Phil Reay-Smith loves the first purpose-built TV studio and its proximity to Coronation Street celebs, but is turned off by a new London hospital wing that looks ready to croak

My favourite building is the Granada TV building in Manchester, an excellent modernist fifties office block with the words “Granada TV” written in very dated lettering at the top.

It was the world’s first purpose-built TV studio and predates the BBC Television Centre in Wood Lane, which was built in 1960. These days it’s half empty because ITV has consolidated to cut costs rather than operating a federal system like it used to.
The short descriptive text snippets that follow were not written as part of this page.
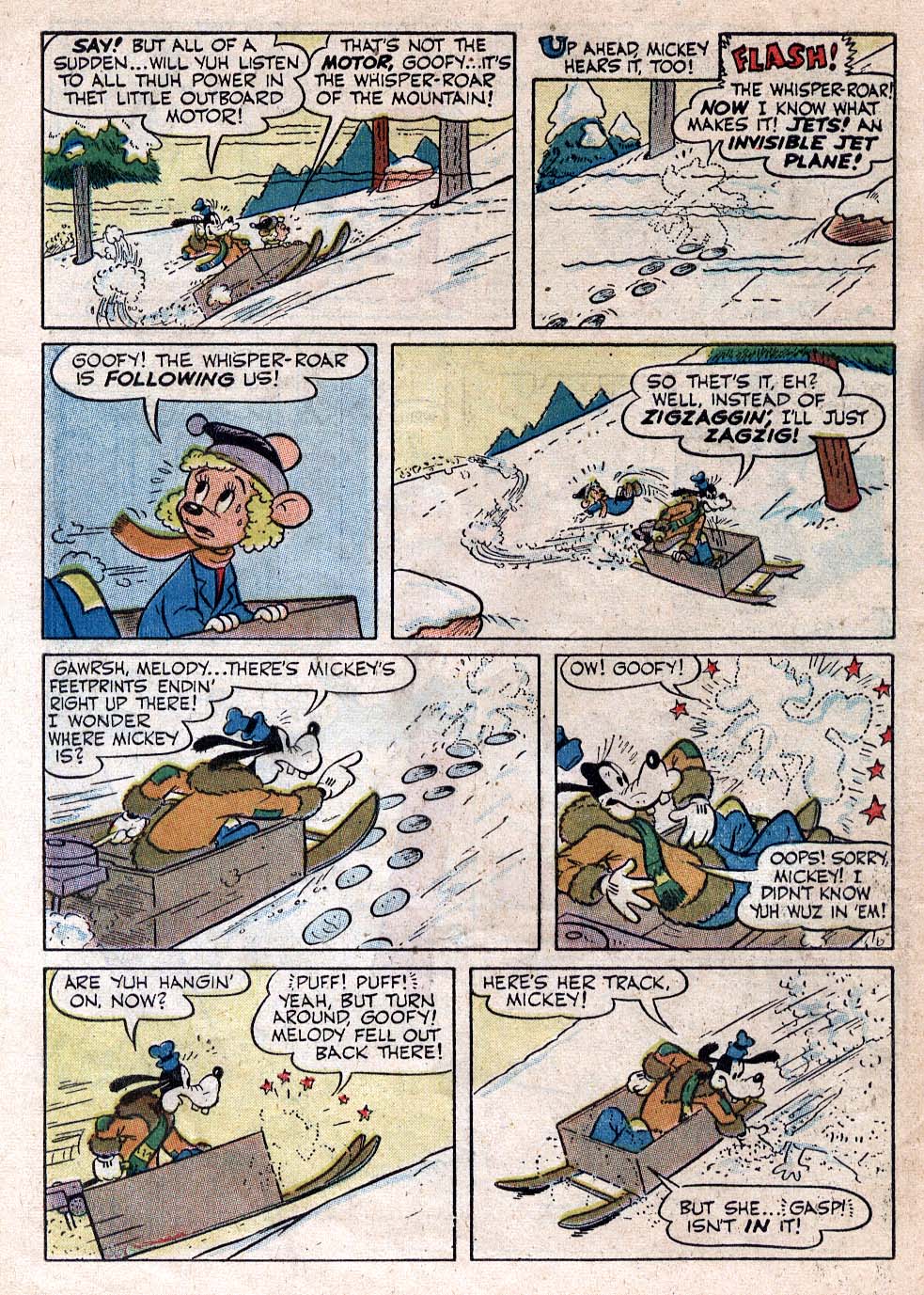 Walt Disney's Comics and Stories issue 131 - Page 46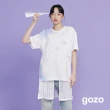 【gozo】向月亮許願純棉寬版T恤(兩色)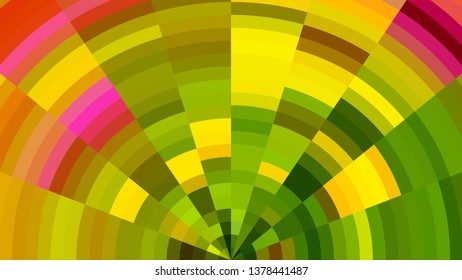 Pink and Green Background Vector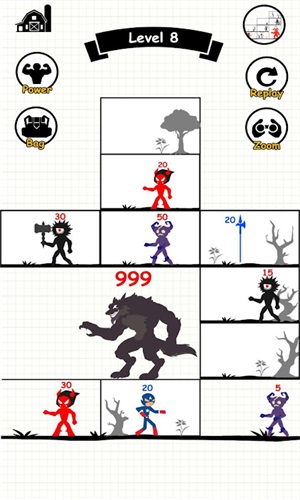 ޾ս(Stick Fight: Endless Battle)v1.2.8 °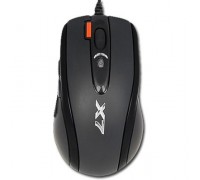 Мышь A4Tech XL-750BK-B USB (Black) Oscar, игровая, черная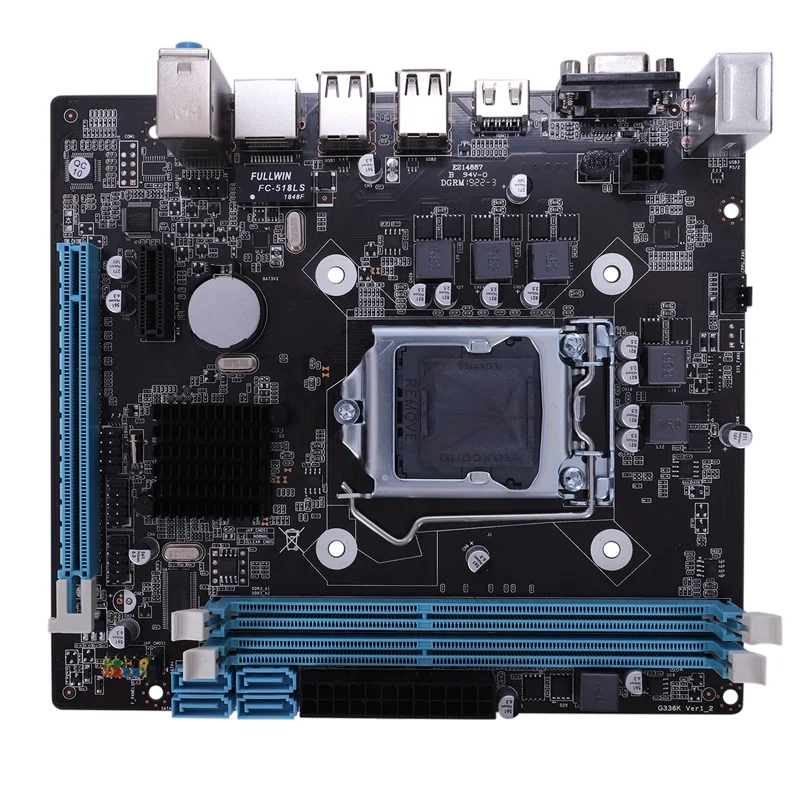 Профессиональная материнская плата HM55 LGA 1156 DDR3 ram USB 2,0 плата с поддержкой Core I3 I5 I7 Quad cpu двухканальный настольный компьютер Mainb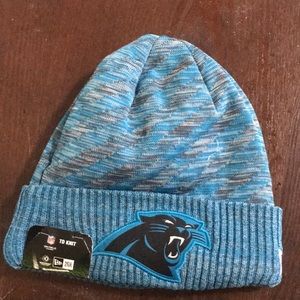 Carolina Panthers new era Knit hat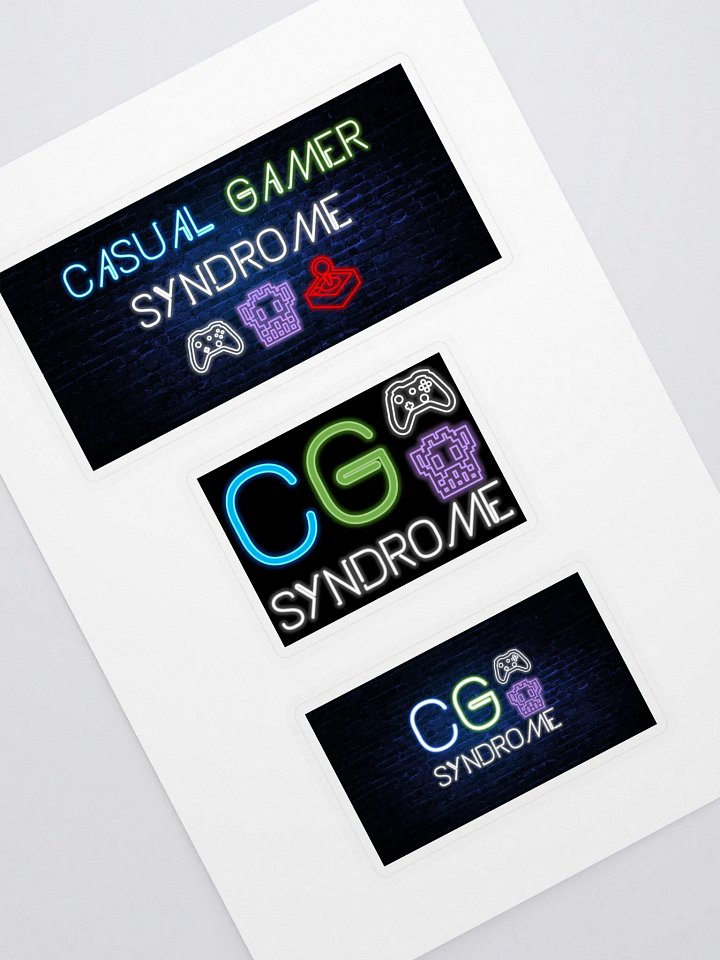 CGS Logo v3 Stickers product image (1)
But in its heyday it was the headquarters of the busy ITV northern bureau.

The fact that the lettering remains, even though Granada does not, is a marker of how proud people in the region are of their television service. The building is a focal point of that pride. Whenever I work there, I feel like I’m in a proper news building.

I also like the fact that I can sometimes see celebrities wandering around the set of Coronation Street next door and get a bit of glamour in a job that doesn’t offer very much of it.

My least favourite building is the new wing of the Royal London Hospital in Whitechapel. I understand that it needs to be big and that we can’t afford the kind of pomp and glory that you might want to lavish on it, given the recession and everything.

But not only does it seem cheap, it also looks like the sort of thing they put up in the seventies which, as soon as they were built, someone said: “Oh, God, we’ve got to tear that down.” I wonder who thought anyone would want to live with it for generations to come. I also worry about the colourful wrapping they’ve used on the outside. It looks like they might have to replace it in a few years. Not just on taste grounds, but because it won’t weather well.

Phil Reay-Smith presents a daily Campaign Mash on ITV’s News at Ten covering the election as seen by social media and the internet. He has worked for ITN since 2000.



Granada House was designed in 1956 by Ralph Tubbs, known for his work creating the Dome of Discovery for 1951’s Festival of Britain on London’s South Bank. The high modernist eight-storey building was the first commercial building to be constructed in Manchester after the war and one of the first created with the curtain wall method of construction.


The £1bn Royal London hospital extension is being built by Skanska to designs by architect HOK behind the original 1750s building. The massive job, which received planning permission in 2006, comprises up to 70 buildings, 12,000 rooms and over half a million pieces of medical equipment.